Stored items:
___

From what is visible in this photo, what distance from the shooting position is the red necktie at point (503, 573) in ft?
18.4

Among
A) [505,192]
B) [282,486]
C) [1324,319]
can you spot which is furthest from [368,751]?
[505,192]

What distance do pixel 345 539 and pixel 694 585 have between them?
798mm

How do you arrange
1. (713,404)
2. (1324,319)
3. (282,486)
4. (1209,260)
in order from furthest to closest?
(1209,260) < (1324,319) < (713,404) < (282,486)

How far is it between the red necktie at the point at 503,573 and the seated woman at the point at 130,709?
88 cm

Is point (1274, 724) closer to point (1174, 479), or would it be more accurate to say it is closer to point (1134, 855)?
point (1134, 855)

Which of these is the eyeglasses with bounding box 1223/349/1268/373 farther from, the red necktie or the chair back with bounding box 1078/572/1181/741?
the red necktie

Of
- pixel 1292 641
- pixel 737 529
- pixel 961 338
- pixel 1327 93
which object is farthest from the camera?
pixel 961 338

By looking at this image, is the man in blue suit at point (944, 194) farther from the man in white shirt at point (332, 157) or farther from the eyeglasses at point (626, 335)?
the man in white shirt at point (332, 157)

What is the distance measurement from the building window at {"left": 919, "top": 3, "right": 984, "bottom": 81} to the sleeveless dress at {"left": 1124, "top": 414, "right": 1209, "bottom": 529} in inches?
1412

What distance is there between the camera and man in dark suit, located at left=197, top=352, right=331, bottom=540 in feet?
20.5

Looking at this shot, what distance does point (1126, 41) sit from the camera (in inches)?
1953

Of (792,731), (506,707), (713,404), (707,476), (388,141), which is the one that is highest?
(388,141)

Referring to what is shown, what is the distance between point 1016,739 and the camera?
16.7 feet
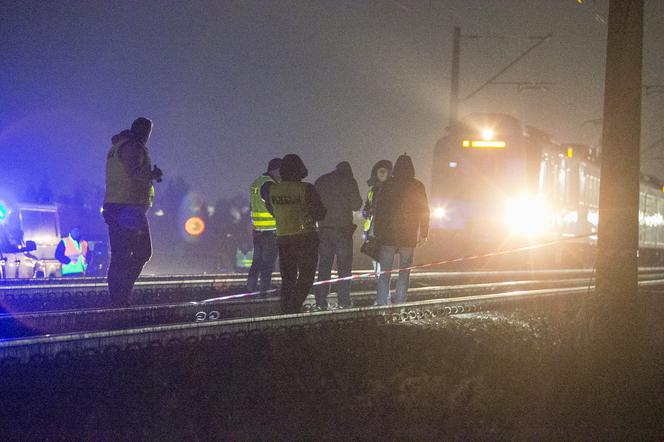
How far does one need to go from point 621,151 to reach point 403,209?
274 centimetres

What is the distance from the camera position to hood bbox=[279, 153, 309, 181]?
7.02m

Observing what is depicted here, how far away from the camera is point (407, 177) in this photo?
8.59m

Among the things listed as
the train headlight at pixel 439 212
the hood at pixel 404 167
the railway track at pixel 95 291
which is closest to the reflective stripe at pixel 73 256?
the railway track at pixel 95 291

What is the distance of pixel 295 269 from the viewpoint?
7086 millimetres

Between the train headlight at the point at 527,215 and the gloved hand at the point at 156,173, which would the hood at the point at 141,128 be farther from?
the train headlight at the point at 527,215

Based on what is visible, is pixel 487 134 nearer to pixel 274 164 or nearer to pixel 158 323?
pixel 274 164

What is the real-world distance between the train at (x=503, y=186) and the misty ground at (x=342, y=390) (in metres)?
15.7

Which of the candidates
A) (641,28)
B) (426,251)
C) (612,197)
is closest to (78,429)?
(612,197)

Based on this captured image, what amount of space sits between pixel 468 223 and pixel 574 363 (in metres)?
17.2

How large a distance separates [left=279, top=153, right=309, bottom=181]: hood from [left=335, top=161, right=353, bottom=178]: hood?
161 centimetres

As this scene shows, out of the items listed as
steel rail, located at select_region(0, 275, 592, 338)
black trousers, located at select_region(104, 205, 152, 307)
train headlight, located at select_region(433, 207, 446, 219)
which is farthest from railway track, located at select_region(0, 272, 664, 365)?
train headlight, located at select_region(433, 207, 446, 219)

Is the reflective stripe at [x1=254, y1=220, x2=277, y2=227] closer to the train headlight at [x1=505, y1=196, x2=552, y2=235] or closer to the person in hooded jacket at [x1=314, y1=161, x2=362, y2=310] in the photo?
the person in hooded jacket at [x1=314, y1=161, x2=362, y2=310]

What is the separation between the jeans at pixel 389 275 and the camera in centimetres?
860

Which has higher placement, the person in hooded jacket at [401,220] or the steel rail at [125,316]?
the person in hooded jacket at [401,220]
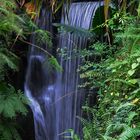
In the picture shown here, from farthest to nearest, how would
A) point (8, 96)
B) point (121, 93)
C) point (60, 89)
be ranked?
point (60, 89) → point (8, 96) → point (121, 93)

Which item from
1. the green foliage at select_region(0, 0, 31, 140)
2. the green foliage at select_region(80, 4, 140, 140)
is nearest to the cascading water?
the green foliage at select_region(0, 0, 31, 140)

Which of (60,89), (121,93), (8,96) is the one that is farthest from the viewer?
(60,89)

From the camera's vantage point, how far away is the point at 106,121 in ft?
10.9

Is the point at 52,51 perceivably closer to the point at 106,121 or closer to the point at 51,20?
the point at 51,20

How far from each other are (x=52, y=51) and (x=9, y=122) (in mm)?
2935

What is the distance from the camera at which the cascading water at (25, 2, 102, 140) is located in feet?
21.4

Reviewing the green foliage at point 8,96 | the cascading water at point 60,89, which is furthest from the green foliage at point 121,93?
the cascading water at point 60,89

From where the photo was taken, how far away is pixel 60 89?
7105 mm

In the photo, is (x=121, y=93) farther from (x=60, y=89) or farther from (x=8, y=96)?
(x=60, y=89)

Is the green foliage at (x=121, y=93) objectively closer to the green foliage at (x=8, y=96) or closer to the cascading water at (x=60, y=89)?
the green foliage at (x=8, y=96)

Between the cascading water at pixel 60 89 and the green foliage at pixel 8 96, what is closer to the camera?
the green foliage at pixel 8 96

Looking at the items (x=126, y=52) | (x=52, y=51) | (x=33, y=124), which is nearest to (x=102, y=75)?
(x=126, y=52)

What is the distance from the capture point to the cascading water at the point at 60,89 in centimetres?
651

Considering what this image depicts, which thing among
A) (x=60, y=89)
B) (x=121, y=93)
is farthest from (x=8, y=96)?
(x=60, y=89)
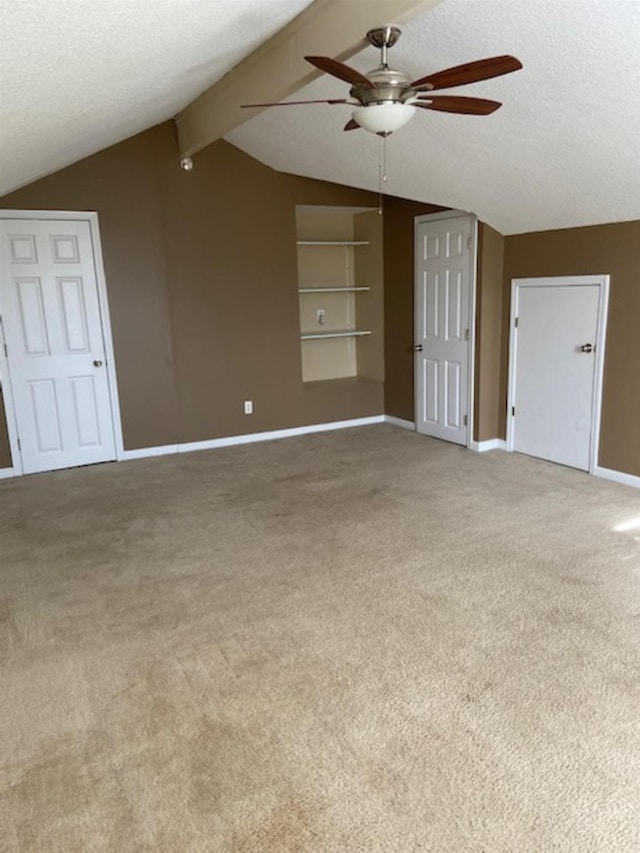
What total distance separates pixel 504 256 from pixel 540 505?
2.29 metres

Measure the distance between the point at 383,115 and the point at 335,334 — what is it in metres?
3.86

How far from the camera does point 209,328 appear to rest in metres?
5.56

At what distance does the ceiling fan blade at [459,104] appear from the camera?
245 cm

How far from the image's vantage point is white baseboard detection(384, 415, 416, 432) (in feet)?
20.5

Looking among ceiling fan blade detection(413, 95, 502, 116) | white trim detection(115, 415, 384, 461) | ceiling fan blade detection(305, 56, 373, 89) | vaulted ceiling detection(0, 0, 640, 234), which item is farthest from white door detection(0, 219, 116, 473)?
ceiling fan blade detection(413, 95, 502, 116)

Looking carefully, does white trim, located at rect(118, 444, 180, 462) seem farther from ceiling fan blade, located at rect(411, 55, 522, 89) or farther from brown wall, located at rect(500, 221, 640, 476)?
ceiling fan blade, located at rect(411, 55, 522, 89)

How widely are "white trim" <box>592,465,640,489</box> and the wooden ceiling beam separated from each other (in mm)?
3373

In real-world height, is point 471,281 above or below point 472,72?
below

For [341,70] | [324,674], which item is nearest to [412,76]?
[341,70]

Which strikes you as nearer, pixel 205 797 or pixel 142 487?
pixel 205 797

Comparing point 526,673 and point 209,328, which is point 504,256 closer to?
point 209,328

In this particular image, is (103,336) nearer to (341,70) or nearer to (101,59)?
(101,59)

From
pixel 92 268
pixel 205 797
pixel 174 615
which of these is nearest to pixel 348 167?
pixel 92 268

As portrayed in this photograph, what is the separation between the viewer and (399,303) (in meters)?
6.16
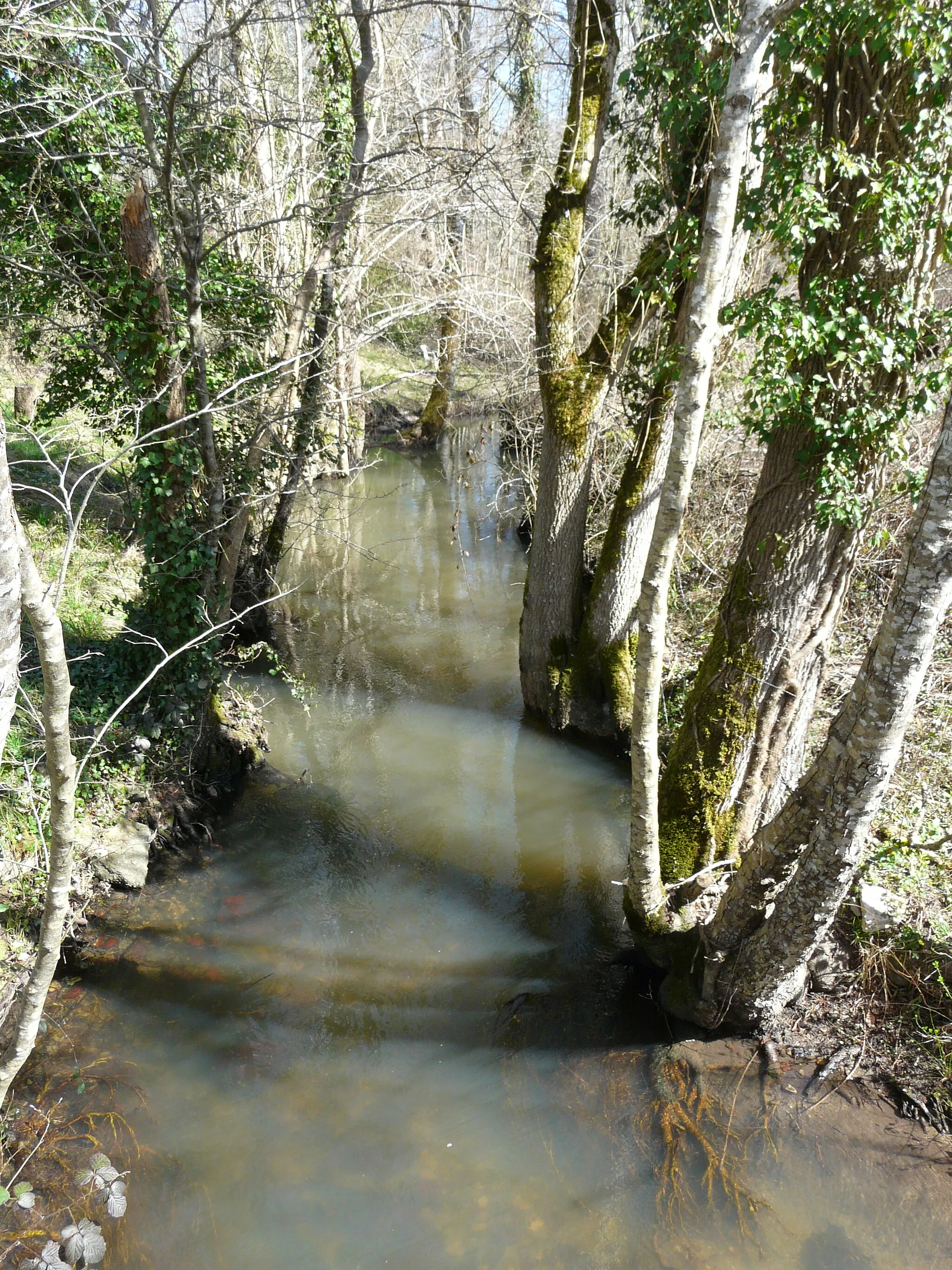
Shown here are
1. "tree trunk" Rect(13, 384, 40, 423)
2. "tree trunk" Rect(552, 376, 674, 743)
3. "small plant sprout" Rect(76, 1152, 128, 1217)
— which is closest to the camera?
"small plant sprout" Rect(76, 1152, 128, 1217)

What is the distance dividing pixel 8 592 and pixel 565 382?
5.93m

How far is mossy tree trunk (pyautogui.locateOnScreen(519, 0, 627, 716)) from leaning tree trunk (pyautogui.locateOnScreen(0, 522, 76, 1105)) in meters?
5.24

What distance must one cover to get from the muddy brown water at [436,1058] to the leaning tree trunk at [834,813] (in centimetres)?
70

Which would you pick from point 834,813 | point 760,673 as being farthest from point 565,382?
point 834,813

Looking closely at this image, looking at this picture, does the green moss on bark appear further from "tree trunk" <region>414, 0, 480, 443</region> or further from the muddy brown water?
"tree trunk" <region>414, 0, 480, 443</region>

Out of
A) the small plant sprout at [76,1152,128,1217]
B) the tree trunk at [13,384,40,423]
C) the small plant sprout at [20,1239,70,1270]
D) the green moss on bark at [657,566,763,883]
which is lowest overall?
the small plant sprout at [76,1152,128,1217]

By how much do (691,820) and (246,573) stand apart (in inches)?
239

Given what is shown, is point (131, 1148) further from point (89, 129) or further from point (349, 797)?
point (89, 129)

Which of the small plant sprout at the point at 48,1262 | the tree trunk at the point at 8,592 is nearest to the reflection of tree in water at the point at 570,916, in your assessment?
the small plant sprout at the point at 48,1262

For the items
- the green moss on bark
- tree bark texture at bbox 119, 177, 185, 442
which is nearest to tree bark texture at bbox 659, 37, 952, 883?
the green moss on bark

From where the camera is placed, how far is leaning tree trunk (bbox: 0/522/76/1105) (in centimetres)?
279

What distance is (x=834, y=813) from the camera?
3.92 metres

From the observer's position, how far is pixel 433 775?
307 inches

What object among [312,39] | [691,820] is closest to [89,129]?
[312,39]
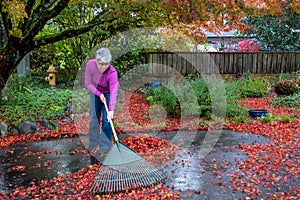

___

**Stated goal**
Pull out each line of the listing above that contains the string "listed".

**Final result**
Among the things listed as
As this scene shows, out of the items listed as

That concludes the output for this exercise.